North Korean flags fly at half-mast on fishing boats after the funeral of the late leader Kim Jong Il, at the Chinese North Korean border area near Dandong on Dec. 29, 2011.
Amid all the deprivations that North Koreans face, this might seem like a minor one in comparison, but the UK newspaper The Telegraph is reporting that “citizens caught… using mobile phones during the 100-day mourning period for Kim Jong-il will be branded as "war criminals" and punished accordingly.”
Trying to defect to China would also garner severe punishment, but the cell phone charge seems to take aim at discontent from North Korea being broadcast around the world while the regime consolidates around the fledgling leadership of Kim Jong Un, Kim Jong Il’s son and heir.
Foreign Policy magazine said, “Of course, it's easy to see why the regime is becoming so antsy about cell phone usage. The Arab Spring protests were energized by Twitter and Facebook via cell phones, and other mass movements including the Occupy protests were spread through this medium as well.”
More on GlobalPost: North Korea punishes insincere mourners
In Nov. 2011, Reuters reported that North Korea was set to cross the threshold of 1 million users on its new 3G network. That benchmark came only four years after people “were thrown into prison camps, or possibly even executed, for owning one.”
A report that same month by the Nautilus Institute for Security and Sustainability said 60 percent of people between the ages of 20 and 50 used cell phones in the capital, Pyongyang, which has a population of 3 million.

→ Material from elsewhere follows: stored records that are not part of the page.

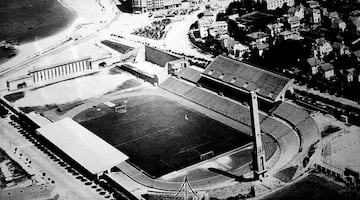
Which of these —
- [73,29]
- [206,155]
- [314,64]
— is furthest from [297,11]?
[206,155]

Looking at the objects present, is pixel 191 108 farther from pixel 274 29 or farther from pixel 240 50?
pixel 274 29

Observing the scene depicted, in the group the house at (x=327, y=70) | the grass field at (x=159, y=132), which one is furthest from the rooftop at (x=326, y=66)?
the grass field at (x=159, y=132)

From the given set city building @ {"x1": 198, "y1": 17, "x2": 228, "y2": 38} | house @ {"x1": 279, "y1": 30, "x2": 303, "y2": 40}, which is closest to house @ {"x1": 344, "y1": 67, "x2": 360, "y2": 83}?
house @ {"x1": 279, "y1": 30, "x2": 303, "y2": 40}

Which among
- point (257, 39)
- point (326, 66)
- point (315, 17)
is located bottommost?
point (257, 39)

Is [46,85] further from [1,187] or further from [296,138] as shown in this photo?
[296,138]

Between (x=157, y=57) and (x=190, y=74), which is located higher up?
(x=190, y=74)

The report, authored by Alexandre Y. Mansourov, said:
Its telecommunications market is still very small, stove-piped, non-competitive, and highly regulated by the oppressive government placing a premium on regime security as opposed to consumer demand and the developing tastes of its population.
According to World Politics Review, an attempt to ban cell phones in North Korea in 2004 resulted in an expansion of the black market, with relay stations set up on the Chinese border to connect North Koreans to the South.